Image-text web data:
========================================

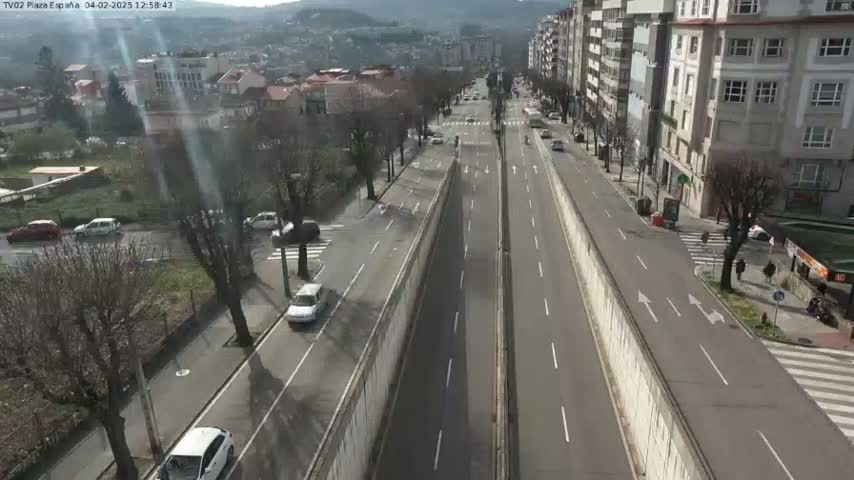 A sunny day view of a multi-lane road, partially divided by a high concrete wall, with cars driving in both directions, and buildings and trees lining the sides of the road.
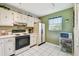 Bright kitchen with white appliances, a window, and lots of storage at 3820 Ironwood Ln # 104-I, Bradenton, FL 34209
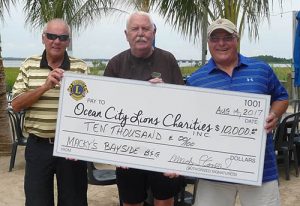 Macky’s Bar And Grill Owners Donate $10,000 To OC Lions’ Wound Troops Fund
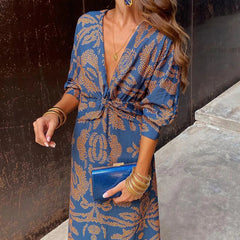 Elegant Dineke floral print dress by THE WHITMORE FAMILY, featuring a stylish design with vibrant floral patterns.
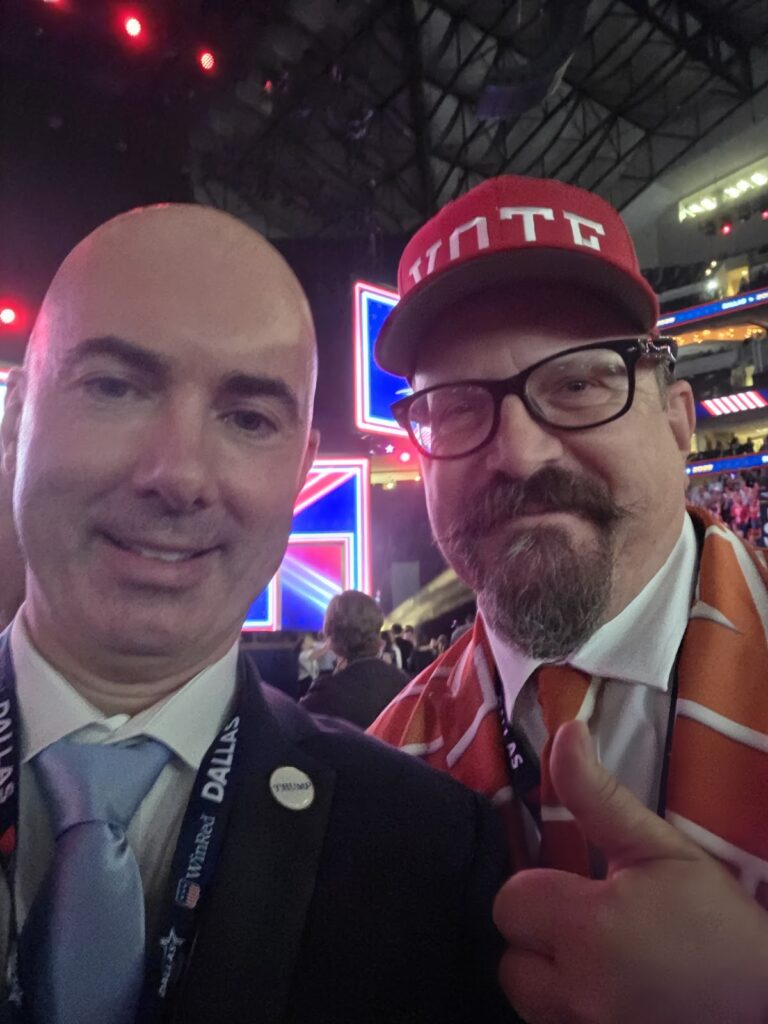 Matt Braynard takes a selfie with the “Brick Wall” guy at the convention.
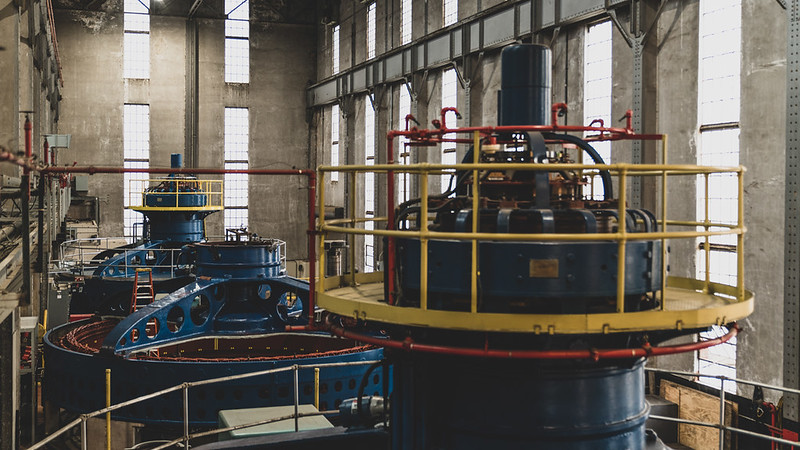 Turbines for a hydropower facility located inside a large, concrete, industrial-looking structure. Source: 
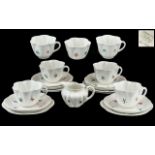 Shelley 19 piece Teaset later painted with floral sprigs.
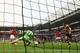 HULL, ENGLAND - APRIL 20: Lukas Podolski (L) of Arsenal shoots past Steve Harper the Hull City goalkeeper and James Chester (R) of Hull City to score his sides third goal during the Barclays Premier League match between Hull City and Arsenal at KC Stadium on April 20, 2014 in Hull, England. (Photo by Matthew Lewis/Getty Images)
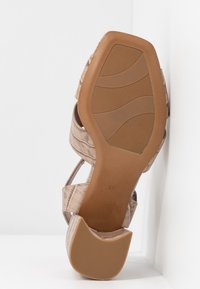 Talons et semelle de sandale avec texture crocodile beige, semelle extérieure en caoutchouc avec rainures, taille 37, présenté sur fond blanc.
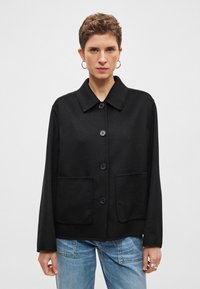 Casaco de mistura de lã preta com gola de colarinho, fecho frontal de botões, dois bolsos grandes e mangas compridas largas.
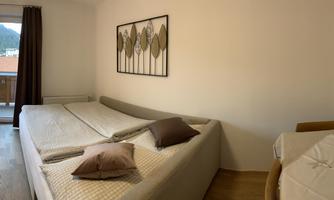 A modern, bright room with two beds and a cozy armchair. The windows offer a view of the landscape.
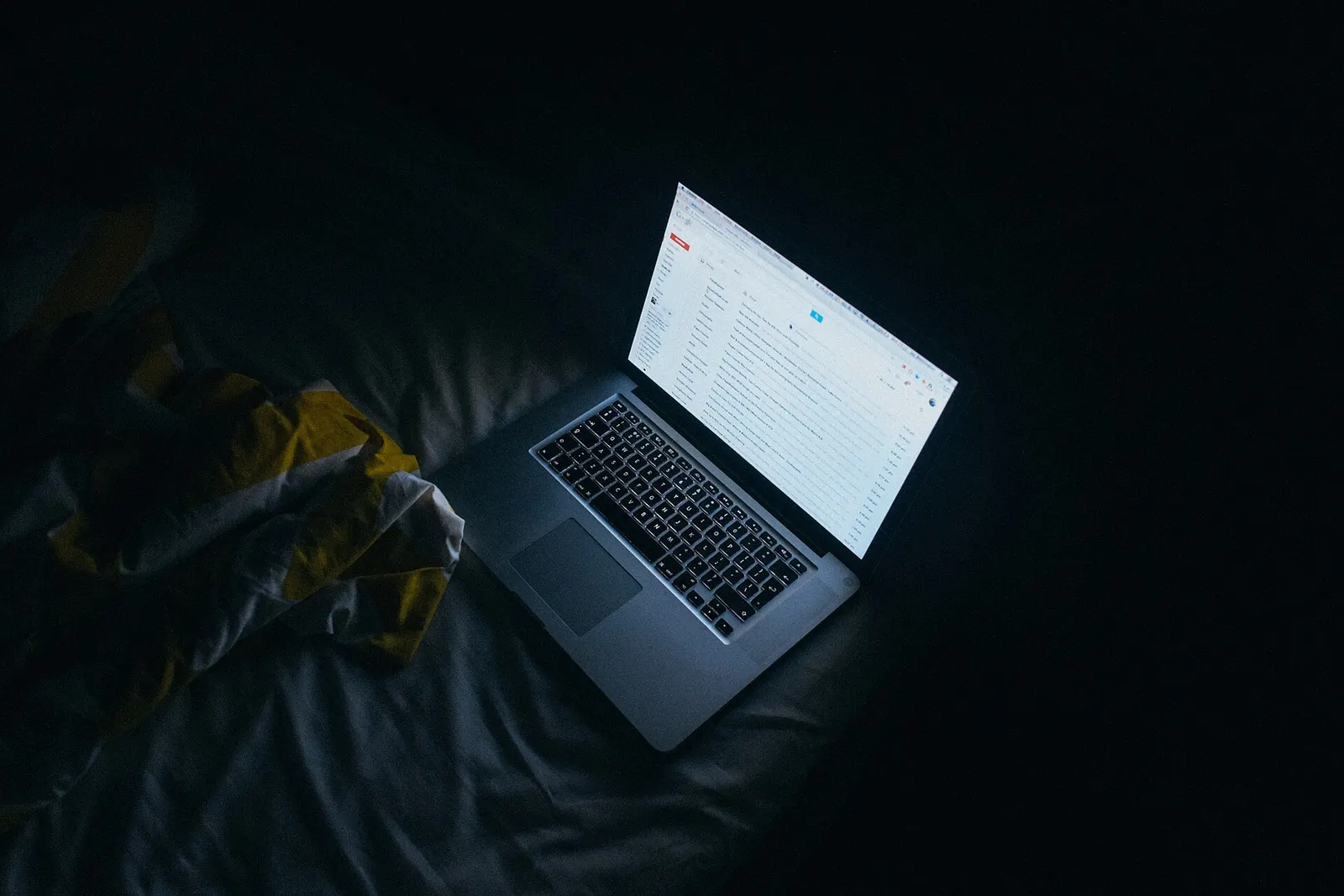 A person carefully reviewing a website on a laptop late at night.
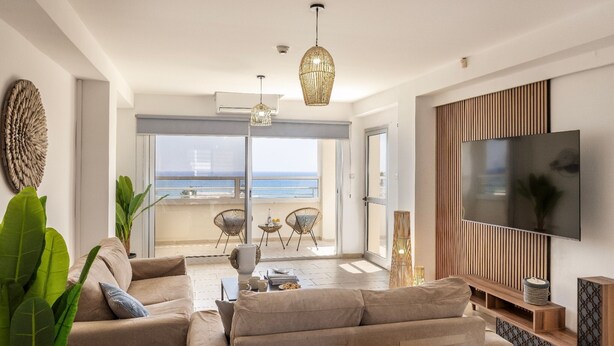 A modern living room with a sofa, TV, and a balcony with a view. - 3 Bedroom Penthouse In the Absolute Center Of Protaras (Paralimni)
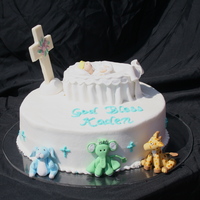 Baptism Cake Yellow cake with chocolate chip cookie dough buttercream filling iced in buttercream. Fondant animals and cradle with baby. White chocolate...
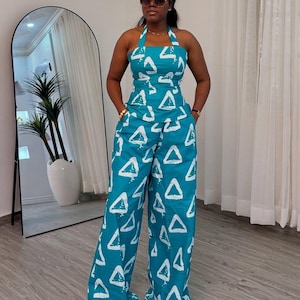 Puede incluir: Mono turquesa con cuello halter y estampado de triángulos blancos. El mono tiene un pantalón de pernera ancha y un corpiño ajustado. El atuendo se usa con gafas de sol y accesorios dorados. El mono es un atuendo elegante y cómodo.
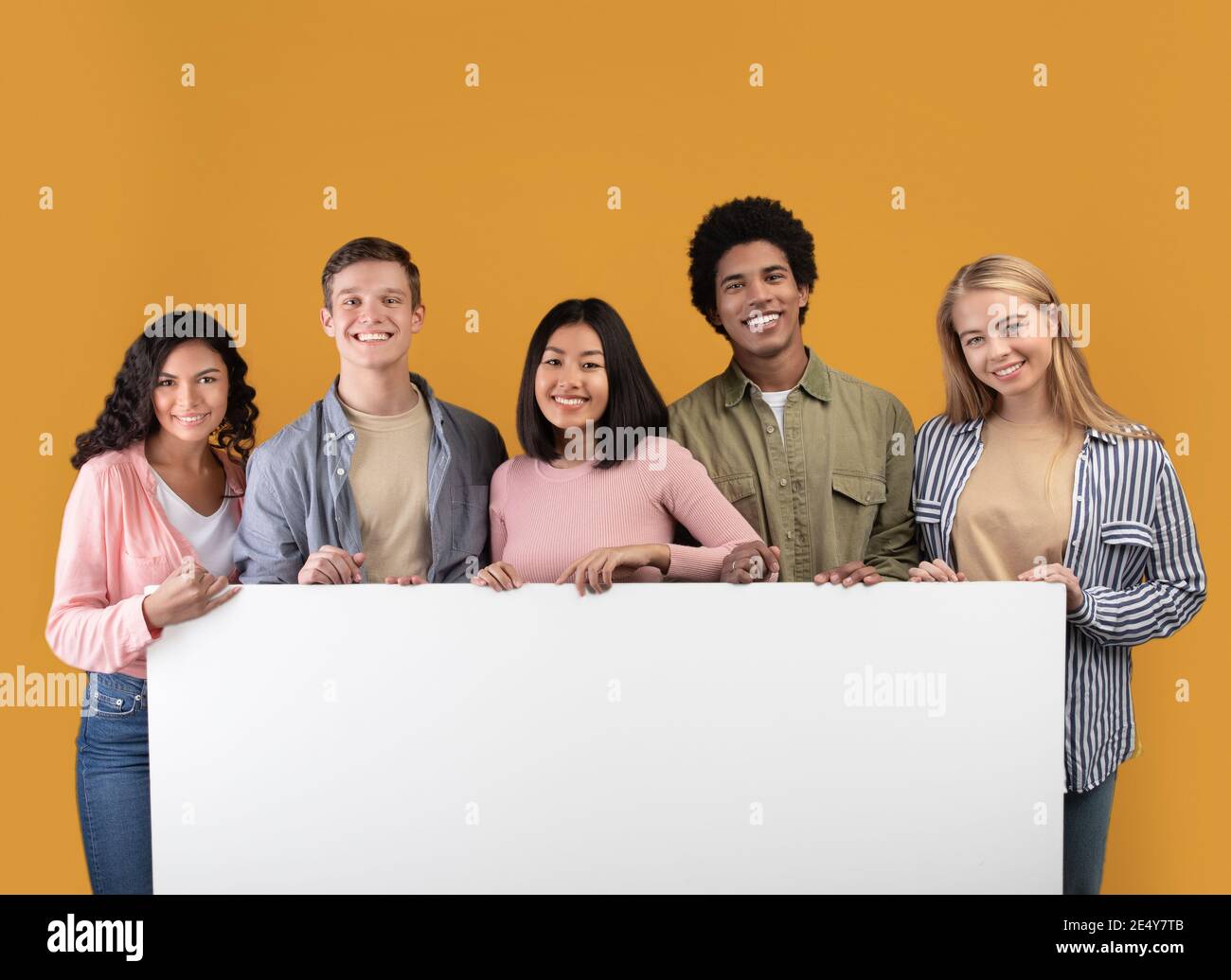 Diverse teens cheerful international students holding big banner with free space and ready to study Stock Photo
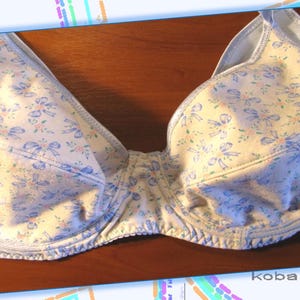 May include: A white bra with a blue floral pattern and a light blue trim. The bra has a delicate bow design throughout the fabric.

========================================

AIM OF THE EXERCISE:
Your answer must be an exact copy of the entries above, with no pictures in it.

REPLY:
 A sunny day view of a multi-lane road, partially divided by a high concrete wall, with cars driving in both directions, and buildings and trees lining the sides of the road.
 Bright kitchen with white appliances, a window, and lots of storage at 3820 Ironwood Ln # 104-I, Bradenton, FL 34209
 Macky’s Bar And Grill Owners Donate $10,000 To OC Lions’ Wound Troops Fund
 Elegant Dineke floral print dress by THE WHITMORE FAMILY, featuring a stylish design with vibrant floral patterns.
 Matt Braynard takes a selfie with the “Brick Wall” guy at the convention.
 Turbines for a hydropower facility located inside a large, concrete, industrial-looking structure. Source: 
 Shelley 19 piece Teaset later painted with floral sprigs.
 HULL, ENGLAND - APRIL 20: Lukas Podolski (L) of Arsenal shoots past Steve Harper the Hull City goalkeeper and James Chester (R) of Hull City to score his sides third goal during the Barclays Premier League match between Hull City and Arsenal at KC Stadium on April 20, 2014 in Hull, England. (Photo by Matthew Lewis/Getty Images)
 Talons et semelle de sandale avec texture crocodile beige, semelle extérieure en caoutchouc avec rainures, taille 37, présenté sur fond blanc.
 Casaco de mistura de lã preta com gola de colarinho, fecho frontal de botões, dois bolsos grandes e mangas compridas largas.
 A modern, bright room with two beds and a cozy armchair. The windows offer a view of the landscape.
 A person carefully reviewing a website on a laptop late at night.
 A modern living room with a sofa, TV, and a balcony with a view. - 3 Bedroom Penthouse In the Absolute Center Of Protaras (Paralimni)
 Baptism Cake Yellow cake with chocolate chip cookie dough buttercream filling iced in buttercream. Fondant animals and cradle with baby. White chocolate...
 Puede incluir: Mono turquesa con cuello halter y estampado de triángulos blancos. El mono tiene un pantalón de pernera ancha y un corpiño ajustado. El atuendo se usa con gafas de sol y accesorios dorados. El mono es un atuendo elegante y cómodo.
 Diverse teens cheerful international students holding big banner with free space and ready to study Stock Photo
 May include: A white bra with a blue floral pattern and a light blue trim. The bra has a delicate bow design throughout the fabric.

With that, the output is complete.